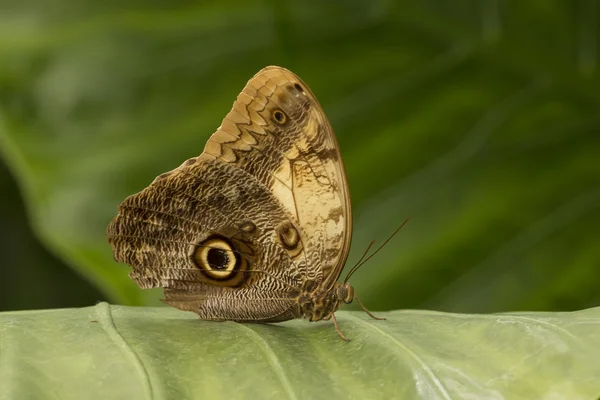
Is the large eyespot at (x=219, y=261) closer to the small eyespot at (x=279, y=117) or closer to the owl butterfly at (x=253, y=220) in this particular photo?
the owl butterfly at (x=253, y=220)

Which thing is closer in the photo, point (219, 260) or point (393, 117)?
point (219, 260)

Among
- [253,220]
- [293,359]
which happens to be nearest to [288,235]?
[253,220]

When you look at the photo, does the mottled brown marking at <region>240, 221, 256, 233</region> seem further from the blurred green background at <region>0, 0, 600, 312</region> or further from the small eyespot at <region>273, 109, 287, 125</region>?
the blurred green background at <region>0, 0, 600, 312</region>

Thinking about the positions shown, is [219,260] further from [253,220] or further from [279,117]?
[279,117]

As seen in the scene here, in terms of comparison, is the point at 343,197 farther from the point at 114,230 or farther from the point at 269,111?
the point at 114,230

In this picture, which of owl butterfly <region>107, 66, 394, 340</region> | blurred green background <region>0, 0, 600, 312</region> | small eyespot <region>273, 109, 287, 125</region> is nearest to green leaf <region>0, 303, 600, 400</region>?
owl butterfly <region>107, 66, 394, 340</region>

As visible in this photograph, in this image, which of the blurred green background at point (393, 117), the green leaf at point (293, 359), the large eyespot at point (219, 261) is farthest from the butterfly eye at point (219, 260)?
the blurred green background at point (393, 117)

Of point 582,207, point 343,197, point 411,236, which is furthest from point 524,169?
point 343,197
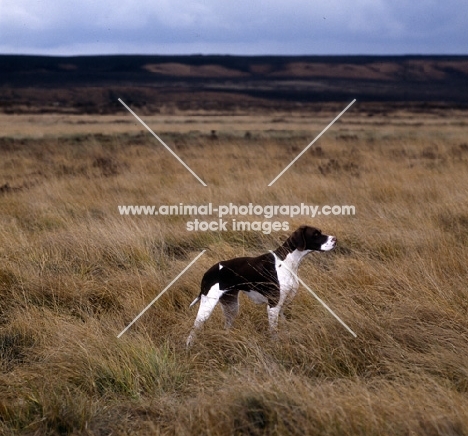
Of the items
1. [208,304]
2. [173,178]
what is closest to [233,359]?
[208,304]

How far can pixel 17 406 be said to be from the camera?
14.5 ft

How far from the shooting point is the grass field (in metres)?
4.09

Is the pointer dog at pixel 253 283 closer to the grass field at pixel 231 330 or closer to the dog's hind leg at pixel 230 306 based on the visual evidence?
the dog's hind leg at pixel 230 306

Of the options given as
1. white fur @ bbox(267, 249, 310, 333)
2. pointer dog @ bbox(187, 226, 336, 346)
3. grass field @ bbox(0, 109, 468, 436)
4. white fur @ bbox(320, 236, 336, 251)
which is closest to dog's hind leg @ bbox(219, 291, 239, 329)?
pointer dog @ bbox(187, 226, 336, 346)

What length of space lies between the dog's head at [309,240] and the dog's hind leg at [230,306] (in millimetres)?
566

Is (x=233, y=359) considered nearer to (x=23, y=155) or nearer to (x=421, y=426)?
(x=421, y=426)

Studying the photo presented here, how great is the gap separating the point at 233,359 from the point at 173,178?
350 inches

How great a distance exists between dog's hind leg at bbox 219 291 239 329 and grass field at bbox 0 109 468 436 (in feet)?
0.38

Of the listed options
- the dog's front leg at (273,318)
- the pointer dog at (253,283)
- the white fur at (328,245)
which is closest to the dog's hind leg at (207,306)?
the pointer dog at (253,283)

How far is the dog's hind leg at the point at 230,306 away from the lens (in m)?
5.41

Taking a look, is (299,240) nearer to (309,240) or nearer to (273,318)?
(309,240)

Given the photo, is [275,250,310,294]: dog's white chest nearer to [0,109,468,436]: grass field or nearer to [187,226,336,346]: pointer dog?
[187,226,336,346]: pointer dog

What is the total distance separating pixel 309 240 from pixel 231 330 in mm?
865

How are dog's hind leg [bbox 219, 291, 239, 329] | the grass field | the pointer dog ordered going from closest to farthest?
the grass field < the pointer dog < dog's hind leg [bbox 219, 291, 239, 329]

▸ やること: "What is the"を含む行から記録の最後までを、両端の行も含めて一字一句そのまま書き出してください。

▸ 結果:
What is the total distance separating pixel 309 240 from pixel 231 330 in mm?
865

How are dog's hind leg [bbox 219, 291, 239, 329] | the grass field | the pointer dog ordered going from closest to farthest?
the grass field < the pointer dog < dog's hind leg [bbox 219, 291, 239, 329]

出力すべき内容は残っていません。